This is a work of art about the creation of a work of art. The work in this case happens to be a movie, and--as with all great works of art--there is one obsessed, cruel, megalomaniacal genius at the helm. Eli Cross (Peter O'Toole) is the most vivid depiction of a Hollywood director ever captured on film. He is a true patriarch, playing father/lover/drill sergeant to his cast and crew, and they all love/hate/fear him for it. Anyone who's ever been near an actual film set can tell you how accurate the character is.
But what makes this film just about the last word on the subject is Richard Rush's brilliant blurring of fantasy and reality.

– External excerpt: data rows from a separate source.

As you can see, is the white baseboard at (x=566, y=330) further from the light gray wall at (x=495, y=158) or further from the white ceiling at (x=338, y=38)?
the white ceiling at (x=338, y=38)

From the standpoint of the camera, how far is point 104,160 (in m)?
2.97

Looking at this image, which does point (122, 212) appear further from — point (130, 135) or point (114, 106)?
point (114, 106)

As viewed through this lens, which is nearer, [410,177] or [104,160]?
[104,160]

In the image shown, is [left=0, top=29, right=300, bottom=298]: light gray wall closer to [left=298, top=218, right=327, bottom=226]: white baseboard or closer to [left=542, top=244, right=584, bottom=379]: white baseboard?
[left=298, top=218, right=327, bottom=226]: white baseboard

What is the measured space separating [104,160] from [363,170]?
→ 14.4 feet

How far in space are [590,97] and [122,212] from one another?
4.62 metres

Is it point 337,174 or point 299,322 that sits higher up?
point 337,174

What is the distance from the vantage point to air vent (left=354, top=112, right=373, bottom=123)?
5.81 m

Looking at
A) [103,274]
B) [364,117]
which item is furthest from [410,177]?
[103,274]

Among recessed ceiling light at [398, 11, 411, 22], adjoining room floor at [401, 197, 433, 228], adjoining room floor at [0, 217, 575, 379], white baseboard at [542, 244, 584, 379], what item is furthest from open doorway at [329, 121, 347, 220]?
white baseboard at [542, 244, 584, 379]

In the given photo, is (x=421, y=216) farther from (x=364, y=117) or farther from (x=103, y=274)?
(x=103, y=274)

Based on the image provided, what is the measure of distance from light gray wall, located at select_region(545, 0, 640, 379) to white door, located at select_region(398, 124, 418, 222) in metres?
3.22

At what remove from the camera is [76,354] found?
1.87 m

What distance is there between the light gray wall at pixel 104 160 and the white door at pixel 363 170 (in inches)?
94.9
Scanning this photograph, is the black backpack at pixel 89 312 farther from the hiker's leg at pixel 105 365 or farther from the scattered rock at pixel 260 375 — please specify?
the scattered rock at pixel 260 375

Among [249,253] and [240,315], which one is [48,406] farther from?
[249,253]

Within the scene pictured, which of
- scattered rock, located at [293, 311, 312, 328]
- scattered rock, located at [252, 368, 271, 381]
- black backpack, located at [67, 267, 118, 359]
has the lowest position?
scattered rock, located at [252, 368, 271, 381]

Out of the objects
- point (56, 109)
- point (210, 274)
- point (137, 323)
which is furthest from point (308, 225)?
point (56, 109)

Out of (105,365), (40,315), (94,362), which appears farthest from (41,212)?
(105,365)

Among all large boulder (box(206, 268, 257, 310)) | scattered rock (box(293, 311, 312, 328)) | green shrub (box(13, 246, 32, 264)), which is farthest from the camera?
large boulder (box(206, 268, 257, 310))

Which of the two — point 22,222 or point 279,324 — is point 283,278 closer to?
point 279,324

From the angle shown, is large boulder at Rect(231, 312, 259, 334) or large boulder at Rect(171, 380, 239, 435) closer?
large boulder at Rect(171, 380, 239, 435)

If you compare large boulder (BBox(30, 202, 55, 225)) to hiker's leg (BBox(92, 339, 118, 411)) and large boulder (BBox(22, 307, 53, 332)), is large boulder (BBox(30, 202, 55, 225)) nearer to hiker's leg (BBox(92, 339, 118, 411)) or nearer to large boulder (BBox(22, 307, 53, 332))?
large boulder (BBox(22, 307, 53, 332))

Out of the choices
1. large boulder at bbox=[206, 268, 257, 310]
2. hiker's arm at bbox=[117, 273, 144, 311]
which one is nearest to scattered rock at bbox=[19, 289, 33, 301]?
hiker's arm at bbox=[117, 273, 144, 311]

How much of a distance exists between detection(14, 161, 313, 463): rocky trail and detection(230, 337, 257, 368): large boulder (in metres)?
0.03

That, after all, is the main occupation of those who toil in the "Dream Factory" of show biz. Note the many references to ALICE IN WONDERLAND. Steve Railsback (who is terrific) is Alice, and Eli and his mad crew are what he finds on the other side of the looking glass. He is running from bleak reality, straight into the arms of an instant family: father (O'Toole), uncle (the screenwriter played by Allen Goorwitz), brother (fellow stuntman Chuck Bail), and love interest (Hershey). And they all may be planning to kill him on camera, just to make their movie even better. Now, that's Wonderland--and that's Hollywood!
Few films before or since this 1980 gem have given us such a true, terrifying, hilarious view of the process of manufacturing dreams. Truffaut's DAY FOR NIGHT is the only one I can think of that comes close. How tall is King Kong? As tall as we want him to be. If you love the movies, you'll love THE STUNT MAN.